# HELP !! Dog Gorged on Dry Food !!



## pamela Renfrew (Jun 9, 2010)

Hi everyone..... My friend has just called to ask me for my vets number as her 9 year old black lab....not speyed..... has managed to get into the sack of dry dog food and eat and eat and eat......... She is now staggering with all 4 feet and can hardly hold herself up...... I managed to get an appointment for 4.45pm.... Is there anything else she can do in the meantime ?????


----------



## Nellybelly (Jul 20, 2009)

pamela Renfrew said:


> Hi everyone..... My friend has just called to ask me for my vets number as her 9 year old black lab....not speyed..... has managed to get into the sack of dry dog food and eat and eat and eat......... She is now staggering with all 4 feet and can hardly hold herself up...... I managed to get an appointment for 4.45pm.... Is there anything else she can do in the meantime ?????

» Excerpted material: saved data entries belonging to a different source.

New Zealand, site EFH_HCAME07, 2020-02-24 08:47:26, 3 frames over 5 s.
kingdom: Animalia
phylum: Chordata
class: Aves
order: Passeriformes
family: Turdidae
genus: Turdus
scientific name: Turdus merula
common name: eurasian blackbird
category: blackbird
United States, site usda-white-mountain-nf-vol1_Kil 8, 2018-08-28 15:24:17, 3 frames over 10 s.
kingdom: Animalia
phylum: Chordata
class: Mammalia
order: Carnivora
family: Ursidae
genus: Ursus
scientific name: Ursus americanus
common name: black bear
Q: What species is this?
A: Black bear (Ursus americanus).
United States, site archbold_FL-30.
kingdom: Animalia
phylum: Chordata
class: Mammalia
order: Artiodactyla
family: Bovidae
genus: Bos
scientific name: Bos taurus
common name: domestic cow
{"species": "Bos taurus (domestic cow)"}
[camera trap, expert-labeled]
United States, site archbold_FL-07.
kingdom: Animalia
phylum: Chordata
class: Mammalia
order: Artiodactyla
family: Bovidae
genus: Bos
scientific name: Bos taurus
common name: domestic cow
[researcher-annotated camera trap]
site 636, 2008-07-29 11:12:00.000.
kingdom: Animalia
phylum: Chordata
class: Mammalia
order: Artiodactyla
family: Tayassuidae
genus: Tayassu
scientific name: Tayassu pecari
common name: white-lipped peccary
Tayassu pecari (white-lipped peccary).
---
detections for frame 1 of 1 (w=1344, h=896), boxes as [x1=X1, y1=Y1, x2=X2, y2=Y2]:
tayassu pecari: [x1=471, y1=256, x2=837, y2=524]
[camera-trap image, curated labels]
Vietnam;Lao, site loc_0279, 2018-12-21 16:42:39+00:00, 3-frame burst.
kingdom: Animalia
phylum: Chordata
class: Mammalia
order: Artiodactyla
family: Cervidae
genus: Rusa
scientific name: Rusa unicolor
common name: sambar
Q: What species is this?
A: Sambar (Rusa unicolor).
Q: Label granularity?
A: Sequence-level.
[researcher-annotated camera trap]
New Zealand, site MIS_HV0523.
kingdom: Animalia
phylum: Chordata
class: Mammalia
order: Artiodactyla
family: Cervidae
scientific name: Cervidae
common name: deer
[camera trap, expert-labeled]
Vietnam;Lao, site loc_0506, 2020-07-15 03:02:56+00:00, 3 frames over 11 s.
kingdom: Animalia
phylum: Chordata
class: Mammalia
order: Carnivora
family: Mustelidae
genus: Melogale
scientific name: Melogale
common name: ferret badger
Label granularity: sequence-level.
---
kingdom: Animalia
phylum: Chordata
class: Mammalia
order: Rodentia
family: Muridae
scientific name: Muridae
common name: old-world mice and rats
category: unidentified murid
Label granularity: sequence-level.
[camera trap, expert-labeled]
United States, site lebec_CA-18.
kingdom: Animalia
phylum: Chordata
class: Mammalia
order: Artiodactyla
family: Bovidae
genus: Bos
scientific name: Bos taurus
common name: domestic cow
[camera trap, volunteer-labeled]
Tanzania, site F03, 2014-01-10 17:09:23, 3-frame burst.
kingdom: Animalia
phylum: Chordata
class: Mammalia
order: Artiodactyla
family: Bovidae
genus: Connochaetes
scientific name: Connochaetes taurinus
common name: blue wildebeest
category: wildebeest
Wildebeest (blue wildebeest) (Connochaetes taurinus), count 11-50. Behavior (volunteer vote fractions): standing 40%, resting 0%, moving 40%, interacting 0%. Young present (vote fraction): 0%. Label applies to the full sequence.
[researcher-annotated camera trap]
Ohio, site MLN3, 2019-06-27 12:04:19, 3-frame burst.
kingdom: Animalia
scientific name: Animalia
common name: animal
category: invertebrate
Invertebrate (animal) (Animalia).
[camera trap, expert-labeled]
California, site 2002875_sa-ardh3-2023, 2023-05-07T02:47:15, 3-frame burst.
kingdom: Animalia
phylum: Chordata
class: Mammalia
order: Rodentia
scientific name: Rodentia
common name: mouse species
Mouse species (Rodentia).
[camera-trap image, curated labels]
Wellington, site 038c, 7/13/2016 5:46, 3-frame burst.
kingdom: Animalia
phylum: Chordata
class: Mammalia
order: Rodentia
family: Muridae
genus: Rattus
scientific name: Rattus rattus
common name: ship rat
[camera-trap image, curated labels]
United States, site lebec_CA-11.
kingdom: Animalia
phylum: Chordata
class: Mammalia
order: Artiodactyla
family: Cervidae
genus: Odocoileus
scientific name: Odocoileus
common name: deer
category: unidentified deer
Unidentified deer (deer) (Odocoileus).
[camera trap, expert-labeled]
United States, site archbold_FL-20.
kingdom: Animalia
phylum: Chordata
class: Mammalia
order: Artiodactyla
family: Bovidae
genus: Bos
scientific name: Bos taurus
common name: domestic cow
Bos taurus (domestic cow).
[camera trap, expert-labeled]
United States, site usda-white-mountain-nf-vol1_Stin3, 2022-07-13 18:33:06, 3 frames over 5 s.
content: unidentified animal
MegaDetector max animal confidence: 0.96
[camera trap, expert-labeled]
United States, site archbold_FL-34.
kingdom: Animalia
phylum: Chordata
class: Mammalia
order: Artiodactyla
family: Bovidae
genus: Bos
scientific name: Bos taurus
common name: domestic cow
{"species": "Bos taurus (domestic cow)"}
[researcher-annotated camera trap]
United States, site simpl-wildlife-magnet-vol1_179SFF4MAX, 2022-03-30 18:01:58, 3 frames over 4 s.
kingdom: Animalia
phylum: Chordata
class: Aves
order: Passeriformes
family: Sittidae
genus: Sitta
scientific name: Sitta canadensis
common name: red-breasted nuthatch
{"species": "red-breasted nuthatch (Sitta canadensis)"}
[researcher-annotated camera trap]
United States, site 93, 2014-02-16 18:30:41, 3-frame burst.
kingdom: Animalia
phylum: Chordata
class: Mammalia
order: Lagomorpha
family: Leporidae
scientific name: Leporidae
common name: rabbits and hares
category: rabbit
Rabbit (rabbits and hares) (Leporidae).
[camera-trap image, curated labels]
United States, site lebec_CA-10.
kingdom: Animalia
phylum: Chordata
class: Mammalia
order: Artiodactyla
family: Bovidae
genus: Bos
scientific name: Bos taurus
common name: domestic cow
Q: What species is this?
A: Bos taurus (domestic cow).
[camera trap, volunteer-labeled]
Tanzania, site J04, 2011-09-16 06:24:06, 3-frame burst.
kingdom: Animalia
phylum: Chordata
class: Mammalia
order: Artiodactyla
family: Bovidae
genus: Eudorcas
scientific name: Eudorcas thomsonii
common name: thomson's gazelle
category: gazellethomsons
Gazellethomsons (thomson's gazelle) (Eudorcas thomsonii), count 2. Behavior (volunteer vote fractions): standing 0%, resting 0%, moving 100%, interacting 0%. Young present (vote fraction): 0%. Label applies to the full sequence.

Is there no way she can get to an emergnecy vet ? I think it migth be too long a wait until the afternoon.


----------



## Tanya1989 (Dec 4, 2009)

I'd try make dog sick before a blockage occurs, activated charcoal from boots chemist. Ideally I'd go to vet now and sit there until seen to, but this isn't always possible.


----------



## Mum2Heidi (Feb 17, 2010)

Oh my goodness, I wouldnt wait either - may be even a call out if it gets him seen quicker - Hope its all alot of fuss about nothing and he is fine but best be safe:thumbup:


----------



## EmCHammer (Dec 28, 2009)

My dog did the same - he gorged himself on the sack of kibble in the morning, seen him firking around there in the morning but didn't know what he had been up to.

Come tea time he gets up from his sleep and is really really bloated (he is naturally a skinny dog). I had never heard of bloat at the time and someone suggested rushed him to the vets thinking it was that from his symptoms... and had to wait but they saw him and took him in, poor vet and nurses stayed late to put him under to X-Ray his tummy as an emergency. They quickly worked out it was food, and he had to have his stomach pumped as the kibble had swollen up and his stomach was getting blocked..... it was serious and could have been much worse if he hadn't got there in time - was very ill. 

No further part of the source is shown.